Hunde zu sitten ist enorm spannend: Wie wird der neue Hund die ersten zwei, drei Tage bewältigen - was zeigt er wie, was kann er, was weniger. Was für ein Hund begleitet mich, sobald sich die erste Unsicherheit legt?

Die Geschichte mit Johnson war besonders und begann so: Zehn Tage sollte er bei mir verbringen, weil die Halter herausfinden wollten, ob die Allergie ihres Kindes abklingt, wenn der Hund aus dem Haus ist.
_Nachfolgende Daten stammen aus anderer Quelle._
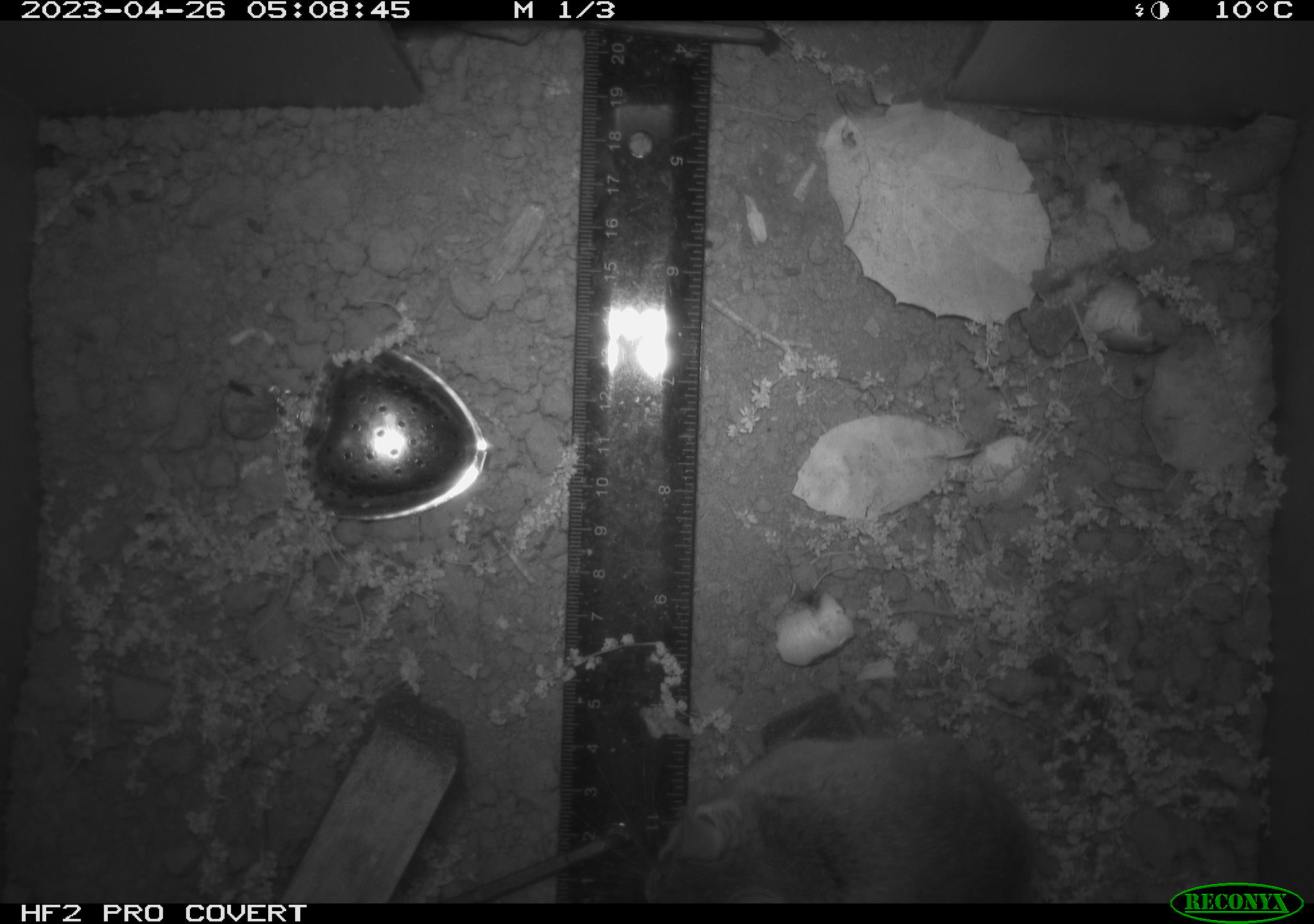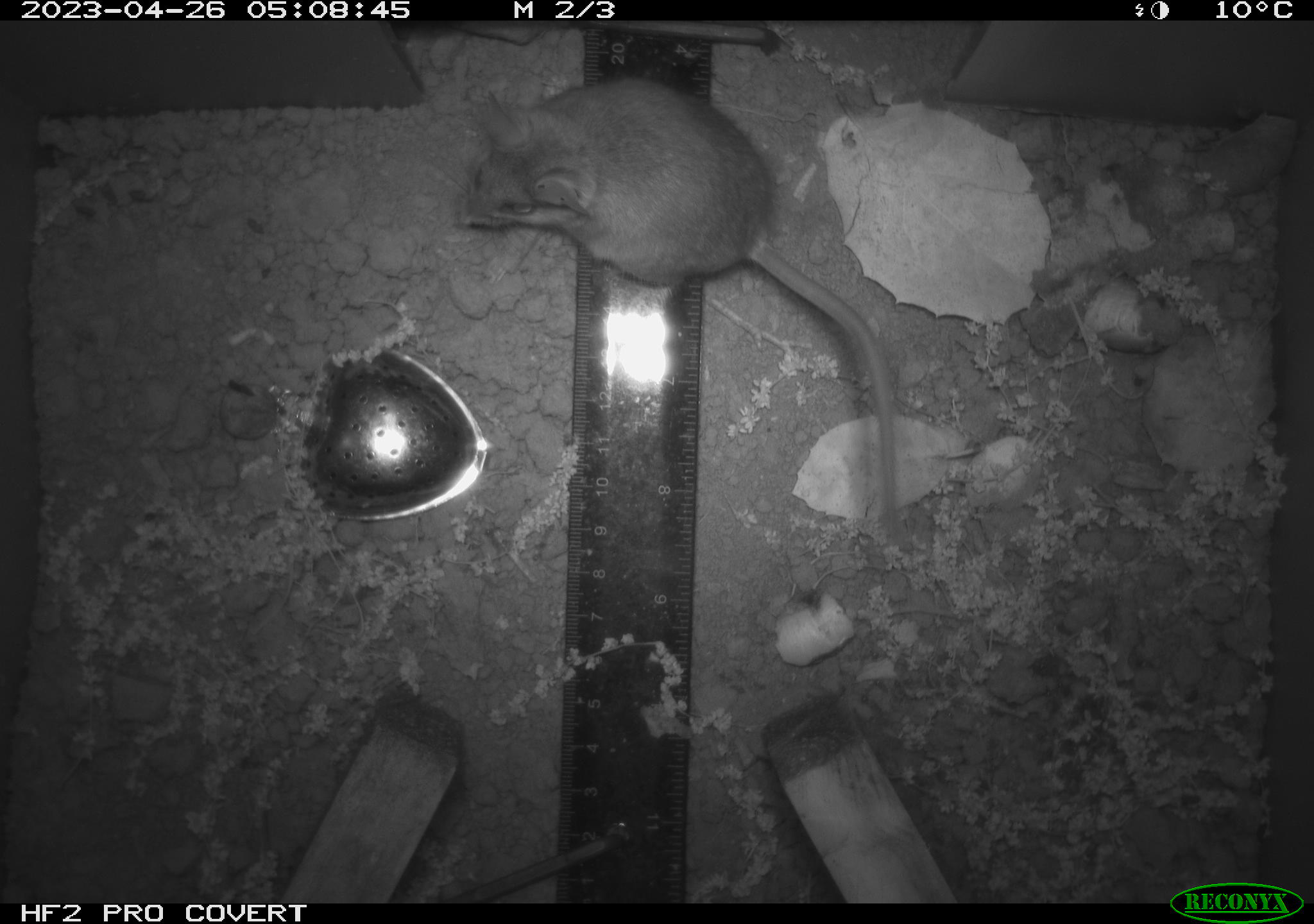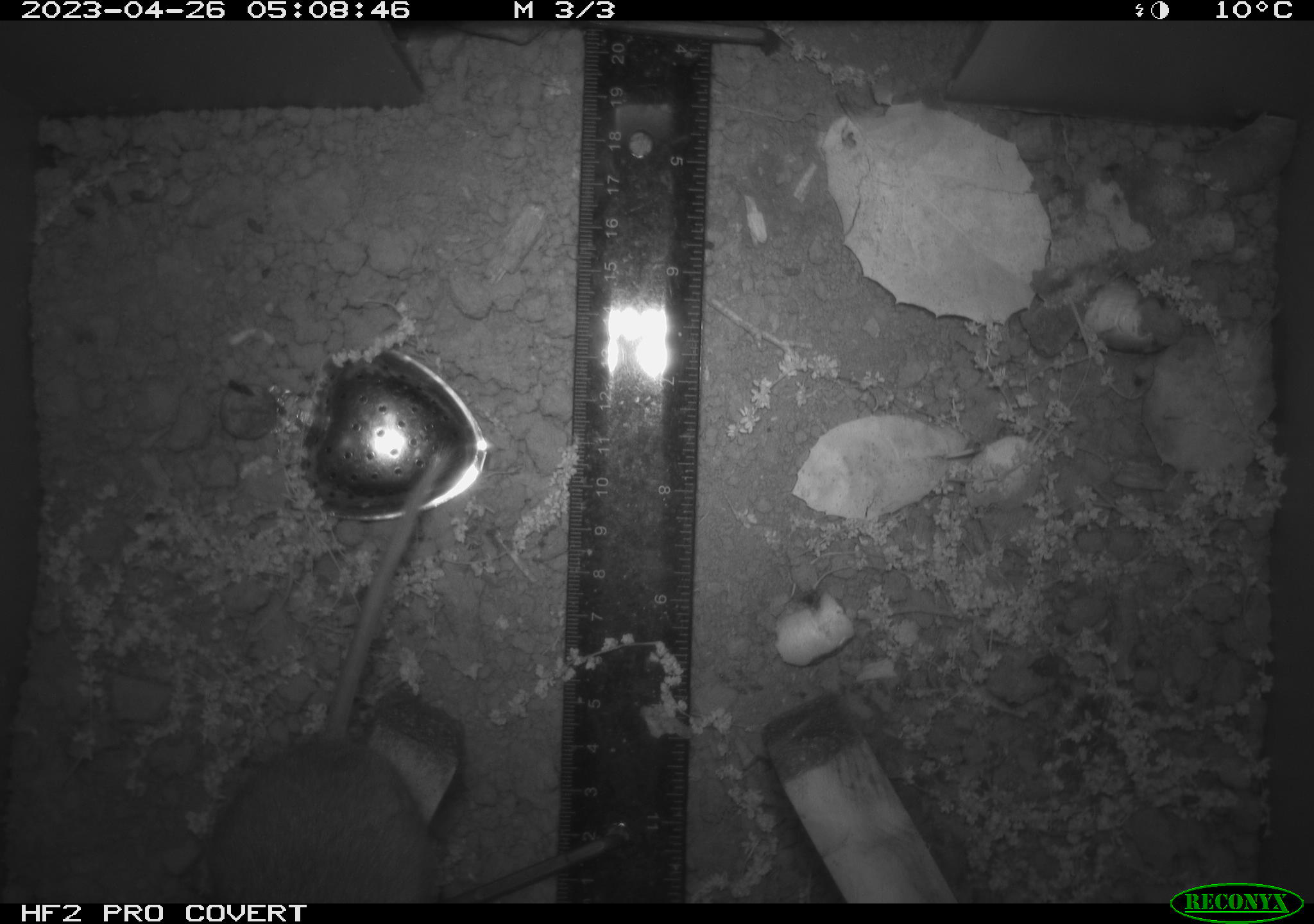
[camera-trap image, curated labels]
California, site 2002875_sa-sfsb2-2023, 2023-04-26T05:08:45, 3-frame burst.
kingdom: Animalia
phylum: Chordata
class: Mammalia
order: Rodentia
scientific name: Rodentia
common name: mouse species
Vorgestellt wurde er mir mit ein paar Eckdaten: Labradoodle, um die 18 Kilo, erster Hund der Familie, lieb, wild und eigenwillig, ein Jahr alt. Aber auch: jagt Jogger und Radfahrer, hat schon einen Menschen gezwickt, ist hochgradig futterallergisch, bekommt ein Medikament (Apocel) und darf ausschließlich Straußenfleisch fressen - 1,6 kg täglich, also zwei Mal 800 g – das sind zwei große Dosen.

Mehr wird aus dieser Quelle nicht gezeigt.